In nearly all cases, the differences between a questioned card and genuine examples will be significant enough that the collector will be nearly certain it is a fake.
Purchasing a black light
The collector should purchase a longwave ultraviolet light (‘black light’), as opposed to a shortwave ultraviolet light (often called UVC or germicidal light). Shortwave is important in a few specialty areas, including identifying stamps and gem, but longwave is the safest and all you need for the purposes of this article.
Black lights will usually be advertised as longwave, will have a wavelength of about 300-400 nanometers/nm (shortwave is usually 254nm) and are much more plentiful and cheaper than shortwave lights. A black light can be purchased for well under $20, while a decent shortwave light is in the $100+ range. This article pictures the two most common styles of black lights for sale, with shortwave lights usually looking significantly different.
Safety of black light
Black light is used by many collectors and hobbyists and is safe to use. In fact, sunlight and office and home lights give off UV. The key is to not stare directly at the light source, just as you shouldn’t stare at any light.
Ending This Article With Some Interesting If Useless Facts About Ultraviolet Light
There is a wide range of ultraviolet light, with black light only being a section of it.
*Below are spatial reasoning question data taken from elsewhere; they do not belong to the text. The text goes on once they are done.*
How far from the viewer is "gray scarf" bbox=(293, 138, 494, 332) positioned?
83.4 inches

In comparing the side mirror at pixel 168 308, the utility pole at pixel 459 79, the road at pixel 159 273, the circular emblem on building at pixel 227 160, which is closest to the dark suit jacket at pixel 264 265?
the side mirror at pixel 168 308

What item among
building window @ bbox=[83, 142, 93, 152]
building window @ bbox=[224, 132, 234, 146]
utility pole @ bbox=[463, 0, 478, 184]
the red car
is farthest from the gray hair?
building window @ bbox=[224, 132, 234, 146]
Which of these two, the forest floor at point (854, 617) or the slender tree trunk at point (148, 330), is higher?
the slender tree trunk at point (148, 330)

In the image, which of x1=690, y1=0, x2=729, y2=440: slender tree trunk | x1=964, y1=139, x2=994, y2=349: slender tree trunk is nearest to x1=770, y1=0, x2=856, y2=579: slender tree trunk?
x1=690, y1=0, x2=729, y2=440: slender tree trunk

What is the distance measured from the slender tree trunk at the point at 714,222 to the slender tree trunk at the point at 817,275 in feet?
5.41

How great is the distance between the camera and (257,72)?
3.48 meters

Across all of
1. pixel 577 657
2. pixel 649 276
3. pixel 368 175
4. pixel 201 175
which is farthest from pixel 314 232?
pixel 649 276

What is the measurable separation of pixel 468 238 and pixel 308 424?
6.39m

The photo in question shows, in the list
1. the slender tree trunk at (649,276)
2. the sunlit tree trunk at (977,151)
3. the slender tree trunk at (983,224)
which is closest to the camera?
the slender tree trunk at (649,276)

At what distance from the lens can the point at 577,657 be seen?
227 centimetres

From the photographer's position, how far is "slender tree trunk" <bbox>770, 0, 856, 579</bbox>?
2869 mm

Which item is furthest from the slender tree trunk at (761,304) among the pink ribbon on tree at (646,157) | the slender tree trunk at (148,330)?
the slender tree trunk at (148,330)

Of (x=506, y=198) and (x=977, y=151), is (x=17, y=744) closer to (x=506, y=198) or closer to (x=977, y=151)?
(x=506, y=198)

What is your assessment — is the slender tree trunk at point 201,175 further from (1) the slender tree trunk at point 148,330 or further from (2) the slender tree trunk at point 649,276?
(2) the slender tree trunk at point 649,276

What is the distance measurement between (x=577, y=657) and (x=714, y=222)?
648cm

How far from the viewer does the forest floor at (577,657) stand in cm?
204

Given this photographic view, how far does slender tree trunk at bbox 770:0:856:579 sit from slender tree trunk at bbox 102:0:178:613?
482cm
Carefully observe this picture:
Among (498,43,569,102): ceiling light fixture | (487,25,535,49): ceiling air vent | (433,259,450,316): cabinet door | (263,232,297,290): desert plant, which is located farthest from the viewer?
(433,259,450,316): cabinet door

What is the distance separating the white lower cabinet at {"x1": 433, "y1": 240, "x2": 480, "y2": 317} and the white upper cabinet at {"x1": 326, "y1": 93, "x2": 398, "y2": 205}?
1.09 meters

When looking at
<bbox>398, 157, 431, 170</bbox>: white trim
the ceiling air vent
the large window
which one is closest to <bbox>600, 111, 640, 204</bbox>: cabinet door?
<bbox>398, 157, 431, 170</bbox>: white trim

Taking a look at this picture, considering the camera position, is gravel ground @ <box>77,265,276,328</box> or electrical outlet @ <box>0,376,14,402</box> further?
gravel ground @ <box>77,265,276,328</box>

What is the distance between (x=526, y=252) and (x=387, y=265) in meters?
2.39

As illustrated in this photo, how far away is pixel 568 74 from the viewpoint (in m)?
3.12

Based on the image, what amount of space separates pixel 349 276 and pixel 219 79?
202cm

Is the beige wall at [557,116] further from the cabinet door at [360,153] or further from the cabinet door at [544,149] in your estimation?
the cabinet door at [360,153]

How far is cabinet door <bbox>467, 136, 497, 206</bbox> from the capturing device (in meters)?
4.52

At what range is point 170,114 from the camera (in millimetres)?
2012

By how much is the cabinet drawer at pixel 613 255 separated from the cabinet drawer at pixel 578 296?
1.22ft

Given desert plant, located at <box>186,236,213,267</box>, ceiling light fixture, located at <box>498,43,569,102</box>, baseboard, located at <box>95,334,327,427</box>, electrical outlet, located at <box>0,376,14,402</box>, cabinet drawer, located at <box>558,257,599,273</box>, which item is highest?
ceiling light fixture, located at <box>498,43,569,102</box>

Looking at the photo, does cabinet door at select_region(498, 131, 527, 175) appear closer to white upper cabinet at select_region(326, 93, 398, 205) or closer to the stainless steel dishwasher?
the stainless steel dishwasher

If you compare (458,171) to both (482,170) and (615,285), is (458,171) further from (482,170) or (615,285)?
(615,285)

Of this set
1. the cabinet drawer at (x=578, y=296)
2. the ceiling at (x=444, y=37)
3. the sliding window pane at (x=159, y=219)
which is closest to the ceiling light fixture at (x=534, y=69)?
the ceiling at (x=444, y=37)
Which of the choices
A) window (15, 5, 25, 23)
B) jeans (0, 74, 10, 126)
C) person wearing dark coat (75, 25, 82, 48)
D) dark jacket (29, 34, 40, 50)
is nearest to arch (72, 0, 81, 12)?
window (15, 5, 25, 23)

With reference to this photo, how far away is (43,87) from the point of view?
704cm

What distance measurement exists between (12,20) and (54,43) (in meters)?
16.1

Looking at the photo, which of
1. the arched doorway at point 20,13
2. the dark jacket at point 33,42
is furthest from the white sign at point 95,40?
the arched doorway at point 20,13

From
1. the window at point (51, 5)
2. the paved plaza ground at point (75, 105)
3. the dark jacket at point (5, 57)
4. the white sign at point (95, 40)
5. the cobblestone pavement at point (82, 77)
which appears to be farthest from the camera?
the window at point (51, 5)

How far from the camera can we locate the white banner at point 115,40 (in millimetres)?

Ultraviolet research and use is a fascinating and varied area and the following are just a few interesting facts.
** Astrophysicists study the ultraviolet light emitted by planets, stars and galaxies to identify the chemical makeup and ages. Some distant stars can only be seen, and thus discovered, in the ultraviolet range. As the earth’s atmosphere blocks much ultraviolet, the ultraviolet is recorded and photographed from space stations and rockets.
** The Dane Niels Finsen won the 1903 Nobel Prize for Medicine for his use of ultraviolet in treating diseases, and ultraviolet light is used in many areas of medicine.
** Some animals can see black light and this vision has practical uses. Bees and butterflies identify flowers by markings that can only be seen in ultraviolet, and this is important for finding species of flowers in the shade and dark. Reindeer use their ultraviolet vision to find their staple food lichen and to avoid their predators, Polar Bears. Polar Bear urine can be seen in the ultraviolet range. Scorpions have ultraviolet sensors in their tails that tell them when it is safe to go outside at night.
** The goldfish is the only animal known to be able to see both ultraviolet and infrared light. Infrared is a range of light invisible to human eyes on the other side of the visible light spectrum.
** Ultraviolet is used in many areas of art, including ultraviolet photography, uv fluorescent paintings and murals, and black light theater where the costumes, body paint and props fluoresce. Image google “ultraviolet fluorescent portraits” and “blacklight murals” to see some interesting stuff.